**Exercise brief**
Reproduce the data word for word, starting at the line that contains "What is the distance from the shooting" and ending at the end of the data, with both ends included. Leave the pictures out of your answer.

— BEGIN Recorded information —

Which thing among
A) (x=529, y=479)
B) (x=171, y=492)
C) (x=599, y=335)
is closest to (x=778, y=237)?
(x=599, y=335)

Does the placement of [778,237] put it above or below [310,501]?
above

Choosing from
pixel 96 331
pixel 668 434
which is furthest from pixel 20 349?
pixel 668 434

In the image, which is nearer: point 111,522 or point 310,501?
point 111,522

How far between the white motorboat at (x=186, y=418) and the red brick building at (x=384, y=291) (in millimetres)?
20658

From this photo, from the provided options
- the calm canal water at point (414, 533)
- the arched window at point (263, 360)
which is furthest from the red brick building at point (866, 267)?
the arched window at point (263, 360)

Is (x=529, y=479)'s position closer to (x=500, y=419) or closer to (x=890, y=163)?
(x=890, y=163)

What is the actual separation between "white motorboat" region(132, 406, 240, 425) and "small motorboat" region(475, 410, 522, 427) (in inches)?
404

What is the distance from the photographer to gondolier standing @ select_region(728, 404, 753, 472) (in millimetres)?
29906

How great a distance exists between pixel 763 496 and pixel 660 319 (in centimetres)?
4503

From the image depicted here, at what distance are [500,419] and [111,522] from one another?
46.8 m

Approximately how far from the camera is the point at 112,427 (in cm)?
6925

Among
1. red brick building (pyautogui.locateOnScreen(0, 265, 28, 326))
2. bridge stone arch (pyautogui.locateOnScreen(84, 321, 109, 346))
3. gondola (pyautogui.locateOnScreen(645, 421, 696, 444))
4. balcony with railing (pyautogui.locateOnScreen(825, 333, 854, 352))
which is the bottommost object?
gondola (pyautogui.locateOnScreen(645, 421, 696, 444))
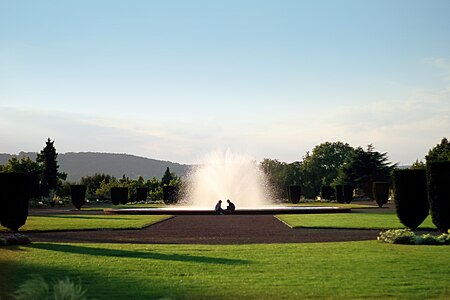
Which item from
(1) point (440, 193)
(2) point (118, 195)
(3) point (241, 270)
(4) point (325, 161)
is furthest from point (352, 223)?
(4) point (325, 161)

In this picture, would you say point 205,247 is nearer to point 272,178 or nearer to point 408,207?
point 408,207

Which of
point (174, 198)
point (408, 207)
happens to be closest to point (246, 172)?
point (174, 198)

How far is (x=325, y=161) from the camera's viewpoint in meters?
100

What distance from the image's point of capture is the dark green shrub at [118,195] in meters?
59.9

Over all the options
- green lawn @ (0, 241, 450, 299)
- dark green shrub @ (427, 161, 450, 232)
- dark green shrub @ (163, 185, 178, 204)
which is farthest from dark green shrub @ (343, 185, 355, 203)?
green lawn @ (0, 241, 450, 299)

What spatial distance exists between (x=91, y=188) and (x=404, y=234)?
73.2m

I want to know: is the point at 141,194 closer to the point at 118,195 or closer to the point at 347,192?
the point at 118,195

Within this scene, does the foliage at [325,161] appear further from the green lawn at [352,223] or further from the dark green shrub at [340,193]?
the green lawn at [352,223]

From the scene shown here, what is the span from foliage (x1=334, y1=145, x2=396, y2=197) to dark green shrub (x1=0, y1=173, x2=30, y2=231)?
5672 cm

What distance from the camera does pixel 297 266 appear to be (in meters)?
12.9

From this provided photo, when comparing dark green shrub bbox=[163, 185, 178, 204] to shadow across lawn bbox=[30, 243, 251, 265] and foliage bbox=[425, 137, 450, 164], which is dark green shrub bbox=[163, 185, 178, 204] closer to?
foliage bbox=[425, 137, 450, 164]

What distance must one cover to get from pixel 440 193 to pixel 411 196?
2408 mm

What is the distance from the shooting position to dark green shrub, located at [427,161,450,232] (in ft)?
65.9

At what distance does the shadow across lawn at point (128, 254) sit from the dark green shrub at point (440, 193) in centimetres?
967
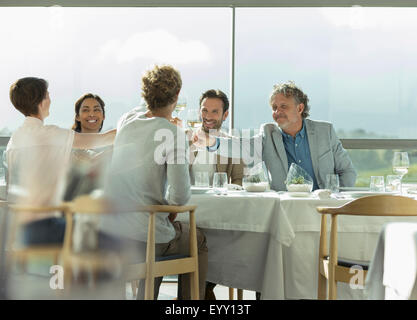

— END Recorded information —

**Correct answer**
What is the distance from the shooting position to dark green shrub, located at [427,161,450,232] (in ft)?
65.9

At what distance does the shadow across lawn at point (128, 254) sit from the dark green shrub at point (440, 193) in centimetres?
967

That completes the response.